◆ Task prompt:
Working from the records beneath this line, reproduce each one exactly.

================================

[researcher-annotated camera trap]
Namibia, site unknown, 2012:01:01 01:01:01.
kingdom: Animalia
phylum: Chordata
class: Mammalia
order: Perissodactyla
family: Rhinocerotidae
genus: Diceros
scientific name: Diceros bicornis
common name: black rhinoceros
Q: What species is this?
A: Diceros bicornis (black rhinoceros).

================================

◆ Exercise answer:
[researcher-annotated camera trap]
Namibia, site unknown, 2012:01:01 01:01:01.
kingdom: Animalia
phylum: Chordata
class: Mammalia
order: Perissodactyla
family: Rhinocerotidae
genus: Diceros
scientific name: Diceros bicornis
common name: black rhinoceros
Q: What species is this?
A: Diceros bicornis (black rhinoceros).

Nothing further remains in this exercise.